(Stored data)
____________________

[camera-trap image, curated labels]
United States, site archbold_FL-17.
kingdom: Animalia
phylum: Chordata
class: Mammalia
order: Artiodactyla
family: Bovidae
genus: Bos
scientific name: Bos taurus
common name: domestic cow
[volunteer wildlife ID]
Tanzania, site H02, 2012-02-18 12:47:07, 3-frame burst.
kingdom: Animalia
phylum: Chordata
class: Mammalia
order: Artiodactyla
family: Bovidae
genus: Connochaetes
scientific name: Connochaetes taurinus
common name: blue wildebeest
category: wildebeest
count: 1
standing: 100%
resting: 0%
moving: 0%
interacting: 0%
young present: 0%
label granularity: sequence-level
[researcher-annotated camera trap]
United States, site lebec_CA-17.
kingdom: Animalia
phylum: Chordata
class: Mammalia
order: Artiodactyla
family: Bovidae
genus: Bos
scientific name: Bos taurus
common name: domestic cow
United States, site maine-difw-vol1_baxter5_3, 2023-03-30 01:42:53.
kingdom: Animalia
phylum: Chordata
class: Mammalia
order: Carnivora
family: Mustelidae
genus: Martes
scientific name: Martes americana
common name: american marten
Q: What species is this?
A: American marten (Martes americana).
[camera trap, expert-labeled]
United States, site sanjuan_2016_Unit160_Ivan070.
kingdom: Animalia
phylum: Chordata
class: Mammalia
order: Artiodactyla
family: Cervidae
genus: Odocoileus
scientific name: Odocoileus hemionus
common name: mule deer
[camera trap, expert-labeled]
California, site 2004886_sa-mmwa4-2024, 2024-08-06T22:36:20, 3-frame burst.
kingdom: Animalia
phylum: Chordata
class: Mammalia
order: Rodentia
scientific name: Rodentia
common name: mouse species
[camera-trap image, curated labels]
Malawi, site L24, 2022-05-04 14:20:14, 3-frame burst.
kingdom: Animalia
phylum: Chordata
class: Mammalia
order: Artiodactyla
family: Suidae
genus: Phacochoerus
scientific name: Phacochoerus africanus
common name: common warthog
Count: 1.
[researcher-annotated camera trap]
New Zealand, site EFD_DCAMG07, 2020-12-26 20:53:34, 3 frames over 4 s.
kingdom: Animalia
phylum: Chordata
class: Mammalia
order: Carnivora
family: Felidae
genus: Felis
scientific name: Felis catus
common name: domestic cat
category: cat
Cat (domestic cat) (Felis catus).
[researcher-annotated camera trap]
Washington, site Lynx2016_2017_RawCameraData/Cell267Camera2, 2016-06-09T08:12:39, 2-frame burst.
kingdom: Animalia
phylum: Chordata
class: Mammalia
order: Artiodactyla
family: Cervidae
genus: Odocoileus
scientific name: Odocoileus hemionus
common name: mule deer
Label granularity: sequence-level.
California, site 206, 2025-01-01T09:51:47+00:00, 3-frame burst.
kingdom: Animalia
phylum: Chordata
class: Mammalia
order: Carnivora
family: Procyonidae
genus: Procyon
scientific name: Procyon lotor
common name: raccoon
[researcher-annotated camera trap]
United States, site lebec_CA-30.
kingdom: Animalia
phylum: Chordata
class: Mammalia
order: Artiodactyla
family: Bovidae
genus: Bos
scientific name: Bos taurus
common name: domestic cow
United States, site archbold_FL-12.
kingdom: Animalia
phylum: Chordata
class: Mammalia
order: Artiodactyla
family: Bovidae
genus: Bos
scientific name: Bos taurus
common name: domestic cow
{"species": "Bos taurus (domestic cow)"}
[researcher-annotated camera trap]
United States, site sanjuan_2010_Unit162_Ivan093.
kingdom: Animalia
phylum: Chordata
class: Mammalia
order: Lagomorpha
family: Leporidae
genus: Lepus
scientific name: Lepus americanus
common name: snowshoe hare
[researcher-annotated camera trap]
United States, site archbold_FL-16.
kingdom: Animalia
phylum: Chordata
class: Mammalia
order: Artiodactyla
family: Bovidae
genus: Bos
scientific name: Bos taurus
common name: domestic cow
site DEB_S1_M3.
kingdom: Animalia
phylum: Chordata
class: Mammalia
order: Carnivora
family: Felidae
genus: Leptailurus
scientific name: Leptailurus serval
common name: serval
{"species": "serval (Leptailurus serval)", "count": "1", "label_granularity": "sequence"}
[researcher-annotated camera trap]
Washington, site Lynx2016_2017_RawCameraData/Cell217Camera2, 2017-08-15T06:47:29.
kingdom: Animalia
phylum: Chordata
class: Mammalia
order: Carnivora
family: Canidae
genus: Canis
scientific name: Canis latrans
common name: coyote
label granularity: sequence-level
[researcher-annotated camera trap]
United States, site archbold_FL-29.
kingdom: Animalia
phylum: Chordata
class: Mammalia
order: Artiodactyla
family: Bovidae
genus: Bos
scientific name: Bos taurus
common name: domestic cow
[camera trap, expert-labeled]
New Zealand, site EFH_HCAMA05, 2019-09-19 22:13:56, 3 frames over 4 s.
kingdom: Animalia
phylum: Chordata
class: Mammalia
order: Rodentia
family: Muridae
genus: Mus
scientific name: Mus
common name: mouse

____________________

### Problem requirements
Copy the records exactly, keeping every word in place.

### Response box
[camera-trap image, curated labels]
United States, site archbold_FL-17.
kingdom: Animalia
phylum: Chordata
class: Mammalia
order: Artiodactyla
family: Bovidae
genus: Bos
scientific name: Bos taurus
common name: domestic cow
[volunteer wildlife ID]
Tanzania, site H02, 2012-02-18 12:47:07, 3-frame burst.
kingdom: Animalia
phylum: Chordata
class: Mammalia
order: Artiodactyla
family: Bovidae
genus: Connochaetes
scientific name: Connochaetes taurinus
common name: blue wildebeest
category: wildebeest
count: 1
standing: 100%
resting: 0%
moving: 0%
interacting: 0%
young present: 0%
label granularity: sequence-level
[researcher-annotated camera trap]
United States, site lebec_CA-17.
kingdom: Animalia
phylum: Chordata
class: Mammalia
order: Artiodactyla
family: Bovidae
genus: Bos
scientific name: Bos taurus
common name: domestic cow
United States, site maine-difw-vol1_baxter5_3, 2023-03-30 01:42:53.
kingdom: Animalia
phylum: Chordata
class: Mammalia
order: Carnivora
family: Mustelidae
genus: Martes
scientific name: Martes americana
common name: american marten
Q: What species is this?
A: American marten (Martes americana).
[camera trap, expert-labeled]
United States, site sanjuan_2016_Unit160_Ivan070.
kingdom: Animalia
phylum: Chordata
class: Mammalia
order: Artiodactyla
family: Cervidae
genus: Odocoileus
scientific name: Odocoileus hemionus
common name: mule deer
[camera trap, expert-labeled]
California, site 2004886_sa-mmwa4-2024, 2024-08-06T22:36:20, 3-frame burst.
kingdom: Animalia
phylum: Chordata
class: Mammalia
order: Rodentia
scientific name: Rodentia
common name: mouse species
[camera-trap image, curated labels]
Malawi, site L24, 2022-05-04 14:20:14, 3-frame burst.
kingdom: Animalia
phylum: Chordata
class: Mammalia
order: Artiodactyla
family: Suidae
genus: Phacochoerus
scientific name: Phacochoerus africanus
common name: common warthog
Count: 1.
[researcher-annotated camera trap]
New Zealand, site EFD_DCAMG07, 2020-12-26 20:53:34, 3 frames over 4 s.
kingdom: Animalia
phylum: Chordata
class: Mammalia
order: Carnivora
family: Felidae
genus: Felis
scientific name: Felis catus
common name: domestic cat
category: cat
Cat (domestic cat) (Felis catus).
[researcher-annotated camera trap]
Washington, site Lynx2016_2017_RawCameraData/Cell267Camera2, 2016-06-09T08:12:39, 2-frame burst.
kingdom: Animalia
phylum: Chordata
class: Mammalia
order: Artiodactyla
family: Cervidae
genus: Odocoileus
scientific name: Odocoileus hemionus
common name: mule deer
Label granularity: sequence-level.
California, site 206, 2025-01-01T09:51:47+00:00, 3-frame burst.
kingdom: Animalia
phylum: Chordata
class: Mammalia
order: Carnivora
family: Procyonidae
genus: Procyon
scientific name: Procyon lotor
common name: raccoon
[researcher-annotated camera trap]
United States, site lebec_CA-30.
kingdom: Animalia
phylum: Chordata
class: Mammalia
order: Artiodactyla
family: Bovidae
genus: Bos
scientific name: Bos taurus
common name: domestic cow
United States, site archbold_FL-12.
kingdom: Animalia
phylum: Chordata
class: Mammalia
order: Artiodactyla
family: Bovidae
genus: Bos
scientific name: Bos taurus
common name: domestic cow
{"species": "Bos taurus (domestic cow)"}
[researcher-annotated camera trap]
United States, site sanjuan_2010_Unit162_Ivan093.
kingdom: Animalia
phylum: Chordata
class: Mammalia
order: Lagomorpha
family: Leporidae
genus: Lepus
scientific name: Lepus americanus
common name: snowshoe hare
[researcher-annotated camera trap]
United States, site archbold_FL-16.
kingdom: Animalia
phylum: Chordata
class: Mammalia
order: Artiodactyla
family: Bovidae
genus: Bos
scientific name: Bos taurus
common name: domestic cow
site DEB_S1_M3.
kingdom: Animalia
phylum: Chordata
class: Mammalia
order: Carnivora
family: Felidae
genus: Leptailurus
scientific name: Leptailurus serval
common name: serval
{"species": "serval (Leptailurus serval)", "count": "1", "label_granularity": "sequence"}
[researcher-annotated camera trap]
Washington, site Lynx2016_2017_RawCameraData/Cell217Camera2, 2017-08-15T06:47:29.
kingdom: Animalia
phylum: Chordata
class: Mammalia
order: Carnivora
family: Canidae
genus: Canis
scientific name: Canis latrans
common name: coyote
label granularity: sequence-level
[researcher-annotated camera trap]
United States, site archbold_FL-29.
kingdom: Animalia
phylum: Chordata
class: Mammalia
order: Artiodactyla
family: Bovidae
genus: Bos
scientific name: Bos taurus
common name: domestic cow
[camera trap, expert-labeled]
New Zealand, site EFH_HCAMA05, 2019-09-19 22:13:56, 3 frames over 4 s.
kingdom: Animalia
phylum: Chordata
class: Mammalia
order: Rodentia
family: Muridae
genus: Mus
scientific name: Mus
common name: mouse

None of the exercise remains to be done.